During discussions with Chinese experts it was learnt that 85 Million jobs are being relocated especially in capital intensive primary industry which provides a chance for Pakistan to step up desire to attract Chinese and foreign investors through JVs and what will this offer to Pakistanis is left to any ones imagination. Another key objective of the industrial Development is to take “Made in Pakistan Products” to Chinese market and the study on leveraging Economic Zones will help identify steps to be taken at right time and in correct directions.
Similarly, the up-gradation of Board of Investment on modern is also being discussed at appropriate forums to provide impetus to the process of development and industrialization. The incentive package and the preferential policies for the overseas investors, outbound remittance of the profits and land use etc are all being carefully reviewed while ensuring that the corporate and individual activities in the special economic zones must stay in compliance with the local laws and regulations. It is a fact that the labor wages have been rapidly increasing in China. China’s upgrading to higher industries will leave space for many low-income developing countries to enter a labor-intensive (including textile, leather, etc.) industrialization development phase. Pakistan is one of only 11 countries to enjoy a bilateral Free Trade Agreement (FTA) with China. Since the Free Trade Agreement was enacted in 2007, FDI from China has grown from less than 15 million in 2007-2008 to an annual average of over $300 million from 2010-2015. These strong economic ties may help Pakistan to take advantage of their excellent relationship with China to capture a large share of these outgoing manufacturing jobs.
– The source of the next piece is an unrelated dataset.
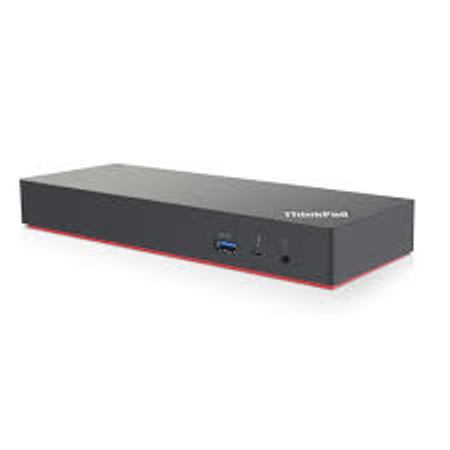 40AN0230US | Lenovo Thunderbolt 3 WorkStation Dock Port Replicator 2 X HDMI, 2 X DP, 2 X Thunderbolt for ThinkPad P120MD, 20ME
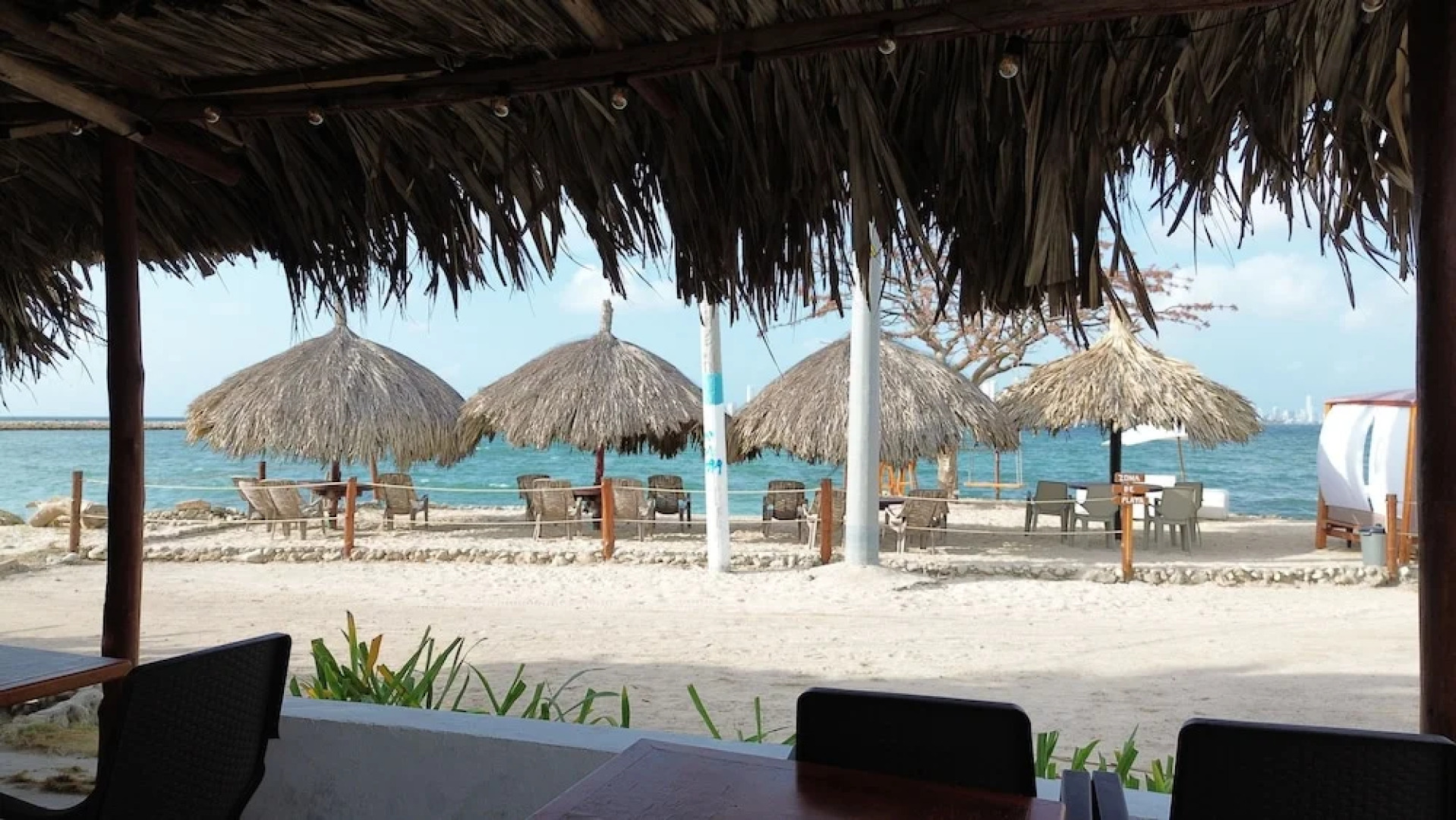 Punta Arena Beach Hostel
Therefore, Industrial development is a key area in CPEC portfolio. Nine Special Economic Zones (SEZs) are being planned to be established in all provinces and regions of Pakistan. These SEZs will cater to relocation of labor intensive industry from China to Pakistan and recreate millions of jobs across the country.
In SEZs, business opportunities will be equally available to all Pakistani businessmen, Chinese businessmen, enterprises, and foreign investors from other countries, either separately or in joint ventures in all sectors depending on nature of investment. In this regard, a holistic incentive package has recently been approved by Federal Cabinet which ensures broad based incentives for all investors. In SEZs, business opportunities will be equally available to all Pakistani businessmen, Chinese businessmen, enterprises, and foreign investors from other countries, either separately or in joint ventures in all sectors depending on nature of investment.
While efforts are in hand to ensure the capture of low hanging fruits resulting from Industrial cooperation between the two trusted friends, understanding of the modern cross cultural management expertise and focused skill based training is also imperative.